Carbohydrate content was determined according to the method of Dubois [18]. Dry leaves (0.1g) were extracted using ethanol: distilled water (8:2; v/v). Then, sulphuric acid (2.5ml) and phenol solution (0.5ml) were added to the samples, and the absorbance was recorded at 485nm.

Malondialdehyde determination

Malondialdehyde (MDA) was determined according to Heath and Packer [19]. Plant tissues (0.2 g) were homogenized in 2ml of trichloroacetic acid (TCA). TCA (4ml) containing thiobarbituric acid (TBA) (0.5%) was added to the supernatant. After that the absorbance of the mixture was evaluated at 532 and 600nm. The value for non-specific absorption at 600nm was then subtracted from that of 532nm.

H₂O₂ Content determination

Leaves (0.5g) were extracted in TCA (1ml).
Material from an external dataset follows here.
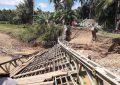Tak Kuat Menahan Beban, Jembatan Penghubung Desa Ambruk Dan 1 Mobil Terjebak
A 0.5ml of the extract added to 10mM potassium phosphate (0.5ml) and potassium iodide (KI) (1ml) [20]. The absorbance was read at 390nm.

Enzyme’s activity determination

Leaf tissues (1g) were extracted in Tris-HCl (1M). The Tris- HCl buffer contained dithiotheritol (5mM), NaCl (0.5mM), and ethylenediaminetetraacetic acid (EDTA) (5mM). The mixture was kept at -70 °C and used for determination of protein and enzyme assays. Proteins were determined according to Bradford [21]. Estimation of Superoxide dismutase activity was performed using the methods of Giannopolitis and Ries [22]. The reaction mixture contained riboflavin (75μM), L-methionine (13mM), sodium phosphate (50mM), EDTA (0.1mM), NBT (75μM), and protein extract from plants (0.1ml). The mixture was irradiated for 20min and the final absorbance was read at 560nm against the nonirradiated blank. Catalase activity was measured in one minute according to methods of Aebi [23]. The reaction mixture was made up of potassium phosphate buffer (0.625ml), H₂O₂ (75μl), and protein extract (10μl). Peroxidase activity determined according to the methods of Abeles and Biles [24]. The increase in absorbance was recorded at 530nm for 1min. The enzyme activity was defined as lμM of benzidine oxidized per min per mg protein. Polyphenol oxidase activity determined according to the methods of Raymond et al. [25]. The increase in absorbance was recorded at 430nm for 1min. The PPO activity was defined as 1μM of pyrogallol oxidized per min per mg protein.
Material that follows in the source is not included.